One of the biggest challenges to overcome when designing and integrating these systems is education. A significant part of my journey has been not only educating owners and developers to help them understand what’s out there and how it could benefit them, but also coordinating with the design team and meeting with city planners. The design team needs to understand how these unique systems fit into the overall design of a project, including complex construction phasing. As city codes often focus on criteria and dimensions, it’s vital to educate city planners on how this approach differs from a traditional parking facility, and how codes can be updated to accommodate them.

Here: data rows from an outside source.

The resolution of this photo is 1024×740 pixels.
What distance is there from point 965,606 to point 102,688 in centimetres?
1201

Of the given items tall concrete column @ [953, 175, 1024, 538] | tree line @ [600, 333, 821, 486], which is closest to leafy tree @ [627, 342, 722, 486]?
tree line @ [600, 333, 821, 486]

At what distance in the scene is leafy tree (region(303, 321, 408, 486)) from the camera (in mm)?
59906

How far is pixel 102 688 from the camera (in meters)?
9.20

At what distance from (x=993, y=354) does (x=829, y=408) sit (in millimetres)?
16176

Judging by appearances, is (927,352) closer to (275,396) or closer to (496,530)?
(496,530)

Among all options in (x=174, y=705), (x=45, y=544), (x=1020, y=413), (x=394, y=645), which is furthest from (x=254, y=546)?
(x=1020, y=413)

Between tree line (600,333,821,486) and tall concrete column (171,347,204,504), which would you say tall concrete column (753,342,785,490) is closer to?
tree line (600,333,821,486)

Once everyone is on the same page and the project is completed, you then have to educate the userbase who will be parking in the facility. Mechanical and automated parking systems are new and different, and public perception tends to be wary. Ensuring their experience is positive and stress-free paves the way for greater adoption.
This exciting technology is evolving at a breakneck pace. The ability to automate EV charging as part of these solutions is one of the latest emerging innovations, which will help future-proof these facilities as adoption of EVs continues to increase.
Every project is unique, and finding the right solution for each one makes me feel like a matchmaker: who fits with what, and why is it a good fit? Nearly 30 years and hundreds of projects since that first residential development in Berkeley, my goal is to continue educating owners and developers on how mechanical and automated parking can help them achieve their project goals.